### [SHORT TASK]
In the blog posts below, print the passage from "Several weeks ago, Ten" to "for your story.".

### [EXTRACT]
Friday, May 22, 2009

Once Upon a Book Exhibit


I'll be going to this exhibit next week at the San Francisco Center for the Book. Their site has some amazing youtube videos. Check out Chris Raschka's beautiful little book dummies:

http://www.sfcb.org/html/onceyoutube.html

Wednesday, May 20, 2009

End of an Era











Several weeks ago, Ten Speed had a little party at the T-Rex restaurant in Berkeley, just a couple of blocks from our offices, to say goodbye to Phil Wood (the bearded fellow in the panama hat in the top photo), Ten Speed's founder and owner for 35 plus years. Ten Speed's very own ukulele band was on hand to honor him and more than a few tears were shed.

12 STEPS TO GET YOUR PICTURE BOOK MANUSCRIPT READY FOR SUBMISSION


I gave this talk at last weekend's SCBWI Portland conference and thought I'd put up the little checklist that accompanies it in case it could be of help to some of you picture book authors out there.

1. Determine whether the picture book form is the best one for your story.
2. Ascertain your target age.
3. Establish the page and word counts according to age of readership and desired format.

(Rows from a collection)
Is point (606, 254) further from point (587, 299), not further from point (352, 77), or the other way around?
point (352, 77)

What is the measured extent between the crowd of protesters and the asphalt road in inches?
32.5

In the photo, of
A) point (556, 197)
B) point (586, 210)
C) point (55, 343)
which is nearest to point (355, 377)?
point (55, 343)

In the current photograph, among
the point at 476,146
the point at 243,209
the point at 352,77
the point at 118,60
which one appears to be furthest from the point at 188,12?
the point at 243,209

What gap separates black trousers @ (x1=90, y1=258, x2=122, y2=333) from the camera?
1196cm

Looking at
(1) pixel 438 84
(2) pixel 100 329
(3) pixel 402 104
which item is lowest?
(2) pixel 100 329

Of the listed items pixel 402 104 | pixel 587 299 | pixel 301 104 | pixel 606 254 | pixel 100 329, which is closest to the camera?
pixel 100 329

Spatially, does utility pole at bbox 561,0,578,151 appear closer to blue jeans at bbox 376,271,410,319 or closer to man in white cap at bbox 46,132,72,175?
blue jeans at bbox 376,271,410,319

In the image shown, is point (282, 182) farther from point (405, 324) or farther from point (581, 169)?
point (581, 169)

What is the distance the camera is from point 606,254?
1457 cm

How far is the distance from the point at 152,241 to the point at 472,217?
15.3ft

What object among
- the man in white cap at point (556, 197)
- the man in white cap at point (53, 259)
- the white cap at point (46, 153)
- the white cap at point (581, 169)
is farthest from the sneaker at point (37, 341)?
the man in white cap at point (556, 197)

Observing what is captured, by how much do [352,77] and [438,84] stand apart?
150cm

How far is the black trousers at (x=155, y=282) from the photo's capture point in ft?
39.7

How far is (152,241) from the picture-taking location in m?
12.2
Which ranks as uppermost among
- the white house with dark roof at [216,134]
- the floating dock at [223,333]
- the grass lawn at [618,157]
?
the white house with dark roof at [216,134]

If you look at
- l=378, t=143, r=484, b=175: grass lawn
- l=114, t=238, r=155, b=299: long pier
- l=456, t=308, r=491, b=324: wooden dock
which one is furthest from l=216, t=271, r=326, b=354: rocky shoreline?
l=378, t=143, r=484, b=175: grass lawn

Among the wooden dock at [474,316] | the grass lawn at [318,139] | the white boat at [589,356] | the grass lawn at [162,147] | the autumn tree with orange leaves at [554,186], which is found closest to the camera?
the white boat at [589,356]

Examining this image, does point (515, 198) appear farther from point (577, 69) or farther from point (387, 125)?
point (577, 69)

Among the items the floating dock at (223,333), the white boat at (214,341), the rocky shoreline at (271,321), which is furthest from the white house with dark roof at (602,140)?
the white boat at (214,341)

### [WORKED SOLUTION]
Several weeks ago, Ten Speed had a little party at the T-Rex restaurant in Berkeley, just a couple of blocks from our offices, to say goodbye to Phil Wood (the bearded fellow in the panama hat in the top photo), Ten Speed's founder and owner for 35 plus years. Ten Speed's very own ukulele band was on hand to honor him and more than a few tears were shed.

12 STEPS TO GET YOUR PICTURE BOOK MANUSCRIPT READY FOR SUBMISSION


I gave this talk at last weekend's SCBWI Portland conference and thought I'd put up the little checklist that accompanies it in case it could be of help to some of you picture book authors out there.

1. Determine whether the picture book form is the best one for your story.